Poltergeist,” stresses the creepy voiceover that ends the trailer, “It knows what scares you.” Thus so, too, do Richard Edlund, Michael Wood and Bruce Nicholson, the scare-mongering trio responsible for its Oscar nominated (and Bafta winning) visual effects. These were the guys (along with 106 other crew members) who threw JoBeth Williams around her bedroom before dropping her into a cadaver-filled watery grave. They scared seven shades of senselessness out of all of us by making us think every clown doll we saw thereafter might very well drag us under our beds. 

They made us believe that our televisions might be conduits for the ‘TV people’ to enter our plane of earthly existence to cause all manner of paranormal activity. Whatever you do, guys, don’t tell us thattelevision is evil!

And that’s in between merely making doors slam shut of their own accord, building near-impossible furniture displays out of possessed kitchen chairs and making unearthly light gush forth from some otherworldly portal-slash-closetspace. In short, and to paraphrase Poltergeist’s most famous line: these guys brought ‘“them” here’. I mean, who didn’t think that evil entities were hiding within the unsettling fuzz of the TV static after seeing Tobe Hooper’s family get repeatedly spooked out?

everyday objects suddenly possessed

This is why Poltergeist’s scare tactics work their spell so well.
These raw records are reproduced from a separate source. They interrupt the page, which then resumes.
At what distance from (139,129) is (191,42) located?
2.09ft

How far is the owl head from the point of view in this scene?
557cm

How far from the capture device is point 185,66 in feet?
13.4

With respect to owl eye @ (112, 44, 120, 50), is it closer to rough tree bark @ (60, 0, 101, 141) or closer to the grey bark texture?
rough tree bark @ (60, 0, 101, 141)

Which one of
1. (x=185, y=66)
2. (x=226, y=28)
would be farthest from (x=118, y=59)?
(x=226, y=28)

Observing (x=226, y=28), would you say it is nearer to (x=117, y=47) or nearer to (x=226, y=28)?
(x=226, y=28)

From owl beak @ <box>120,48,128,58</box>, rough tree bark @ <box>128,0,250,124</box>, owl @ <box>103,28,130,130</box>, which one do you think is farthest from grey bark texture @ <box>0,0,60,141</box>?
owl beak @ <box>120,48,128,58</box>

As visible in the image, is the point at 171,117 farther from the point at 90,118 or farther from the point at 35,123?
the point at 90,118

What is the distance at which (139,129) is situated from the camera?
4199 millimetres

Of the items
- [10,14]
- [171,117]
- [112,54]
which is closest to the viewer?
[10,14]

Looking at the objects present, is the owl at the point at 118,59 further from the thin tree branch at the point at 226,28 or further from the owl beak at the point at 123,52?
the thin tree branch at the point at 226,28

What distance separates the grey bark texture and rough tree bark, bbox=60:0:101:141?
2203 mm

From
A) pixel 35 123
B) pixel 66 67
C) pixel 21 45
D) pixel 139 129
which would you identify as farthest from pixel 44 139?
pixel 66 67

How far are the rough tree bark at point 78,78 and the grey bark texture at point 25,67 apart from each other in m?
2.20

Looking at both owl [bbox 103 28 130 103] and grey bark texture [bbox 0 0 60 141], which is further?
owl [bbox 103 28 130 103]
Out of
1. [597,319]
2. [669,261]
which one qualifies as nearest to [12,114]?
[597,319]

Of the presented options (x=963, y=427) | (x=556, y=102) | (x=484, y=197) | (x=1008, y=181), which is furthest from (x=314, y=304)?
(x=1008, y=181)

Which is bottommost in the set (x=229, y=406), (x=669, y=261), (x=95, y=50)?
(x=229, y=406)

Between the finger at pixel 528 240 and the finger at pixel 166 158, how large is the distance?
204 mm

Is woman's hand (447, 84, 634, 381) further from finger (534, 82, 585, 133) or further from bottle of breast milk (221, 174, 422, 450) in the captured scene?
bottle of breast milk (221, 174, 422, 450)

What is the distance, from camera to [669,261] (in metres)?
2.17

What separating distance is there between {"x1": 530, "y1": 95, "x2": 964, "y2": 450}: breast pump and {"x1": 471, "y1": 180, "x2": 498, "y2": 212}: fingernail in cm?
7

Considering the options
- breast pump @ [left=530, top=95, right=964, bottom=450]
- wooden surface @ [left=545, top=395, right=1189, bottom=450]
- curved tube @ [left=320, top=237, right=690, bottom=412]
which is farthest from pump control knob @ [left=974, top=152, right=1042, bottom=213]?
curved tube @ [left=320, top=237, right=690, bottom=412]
The visual effects team, transposing the imagination of Spielberg and director Tobe Hooper,  took commonplace objects and familiar environments and made them feel odd and uncanny, possessed with unwanted life where none is meant to be. The most effective scares were conjured via the careful, sly and playful subversion of the things we know to be safe and free of fear. That’s the inspired labour of Edlund, Wood and Nicholson’s work - the fruits came via the spectacular spectral show.

However justly celebrated E.T. was, Poltergeist’s ghouls were a marvel of weird and wonderful technical wizardry. They should be remembered for the impact they had on the early 1980s horror map, Oscar win or no. But maybe Poltergeist’s very best visual effect was a living, breathing flesh and blood embodiment of special extrasensory perception? The vocal and attitudinal magic weaved by Zelda Rubinstein as Tangina Barrons was key to all the polter-joy and ghastly-geist. I don’t believe there’s an existing Oscar category for Inherent Spectral Awesomeness. If there were, Tangina would banish all competition to the televisual beyond with one wave of her hand.